Striking a balance between VM density and number of hosts is also crucial to creating a good design. With larger hosts crammed with more VMs, you amplify the effects of an outage and increase the time it takes to restart. However, separating workloads can also increase the effect of host failures, and require you to manage more resources.
Have storage in mind
To build a fully functional VMware design, consider which storage and CPUs you select. CPU core count and speed determine what kinds of workloads will run best in your environment. Transaction-based workloads, such as batch processing, require more cores per CPU socket to process more threads simultaneously, whereas concentrated workloads such as databases favor CPUs with higher speeds and fewer cores.
Factor both local and shared storage into your design. Local storage -- such as spinning disks, solid-state drives and non-volatile memory express cards -- can provide better speed, performance and security; shared storage can help cut down on money and preserve storage space.
Keep your vSphere design simple
A simple approach to vSphere design with reduced complexity ensures users of your environment don't struggle with organizing or navigating many moving parts. More complex elements also add client confusion, increase infrastructure management needs and make troubleshooting more difficult, which means the best design practice is sometimes picking the most obvious choice or designing to meet the bare minimum of your organization's needs.

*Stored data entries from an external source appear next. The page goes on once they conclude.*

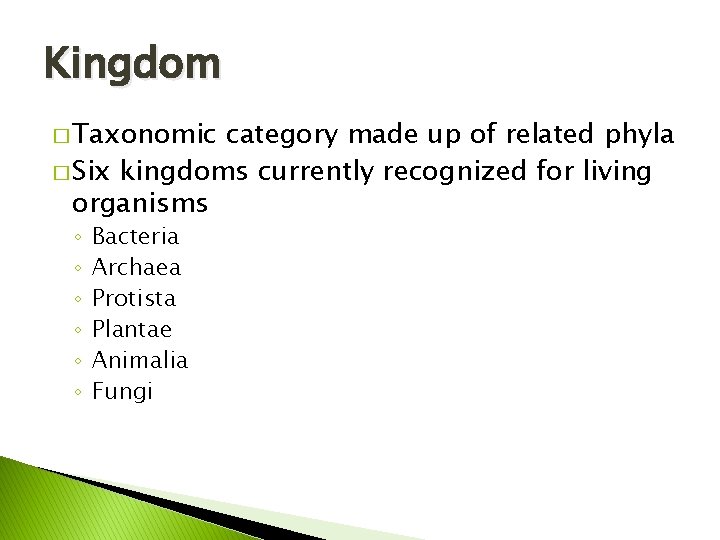 Kingdom

□ Taxonomic category made up of related phyla

□ Six kingdoms currently recognized for living organisms

◦ Bacteria
◦ Archaea
◦ Protista
◦ Plantae
◦ Animalia
◦ Fungi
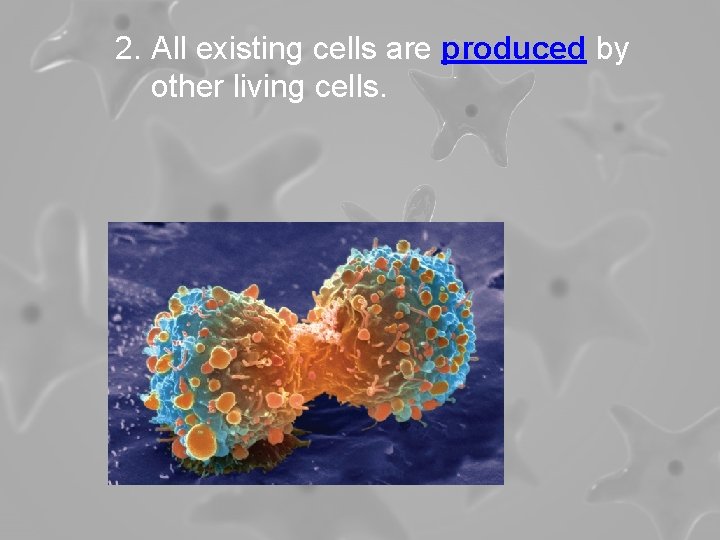 2. All existing cells are produced by other living cells.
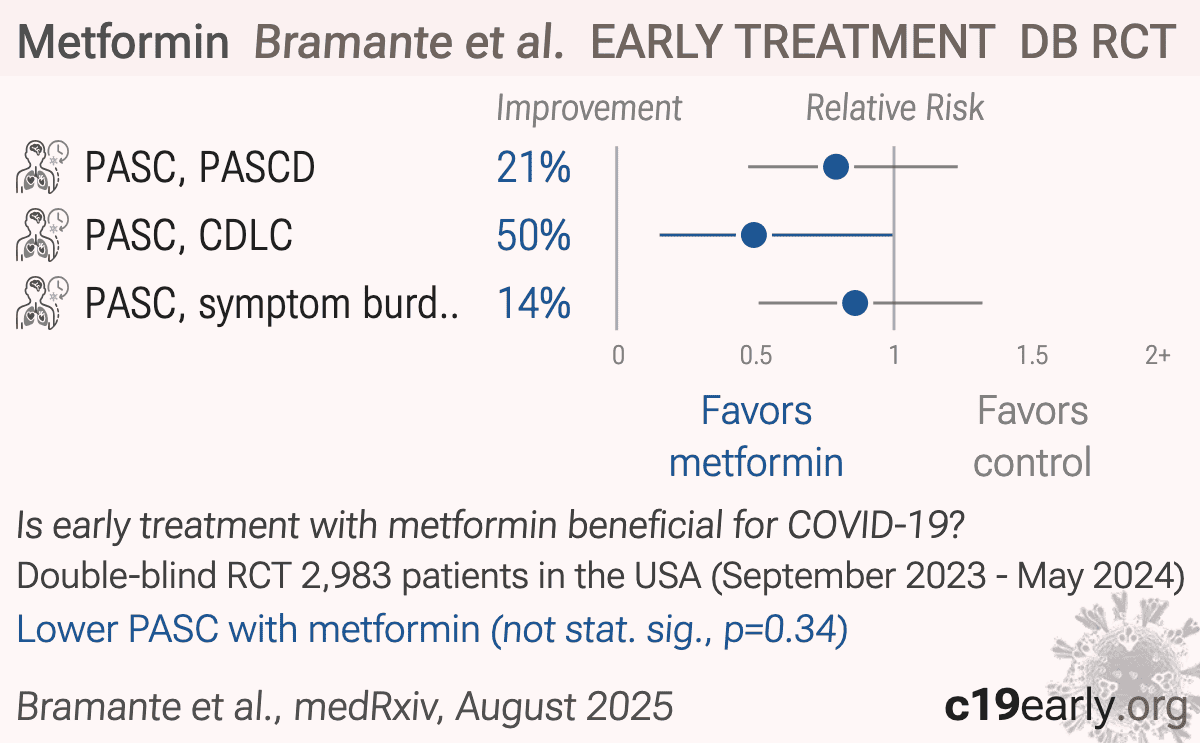 Metformin Bramante et al. EARLY TREATMENT DB RCT

Improvement Relative Risk

PASC, PASCD 21%

PASC, CDLC 50%

PASC, symptom burd.. 14%

0 0.5 1 1.5 2+

Favors metformin Favors control

Is early treatment with metformin beneficial for COVID-19?

Double-blind RCT 2,983 patients in the USA (September 2023 - May 2024)

Lower PASC with metformin (not stat. sig., p=0.34)

Bramante et al., medRxiv, August 2025

c19early.org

Only add complexity to a VMware design when clearly beneficial -- such as adding a hyper-converged platform and hiding it from the user. Hyper-converged platforms self-manage their own complexity, so despite the many moving parts, they ultimately lead to simpler management for the rest of an environment.
Secure your environment
To keep your environment safe and secure, craft a security plan into your VMware design. Proper security for a VMware environment should include core VMware offerings, such as NSX, supplemented with additional security offerings, such as AppDefense.
NSX provides security through the process of microsegmentation -- breaking down VMs into logically isolated groups. This means the networking software places firewalls around individual workloads as well as an entire network, so if a specific workload becomes infected with malware or is otherwise compromised, it cannot spread to compromise other workloads in the network. NSX extends this security across the vCenter server and hardware to ensure consistent security policies across an entire data center.
AppDefense adds to this by monitoring and identifying abnormal application behavior and alerting admins to problems. It also has the ability to automatically remediate problems when VM behavior deviates from its intended state. Remediation steps include quarantining, powering off or deleting a problem VM.
Have a disaster recovery plan -- just in case
Failure happens even in the best-designed environments. Knowing what steps to take in the event of a disaster means you can more easily recover from such failures and keep your environment running smoothly.
Begin by assessing your requirements and goals for DR by reviewing your infrastructure and determining what resources are available, and figure out which VMs to prioritize. Then you can come up with a DR plan, which should include a comprehensive prioritization of VMs with each VM having its own recovery point objectives and recovery time objectives. You should also incorporate compute and storage targets -- such as local, remote and cloud storage -- in your DR plan. Make sure you consider workflow in your DR plan, as well.
Once you've come up with a suitable DR plan, ensure you continue to review, update and manage the plan periodically to support changes to your business or data center.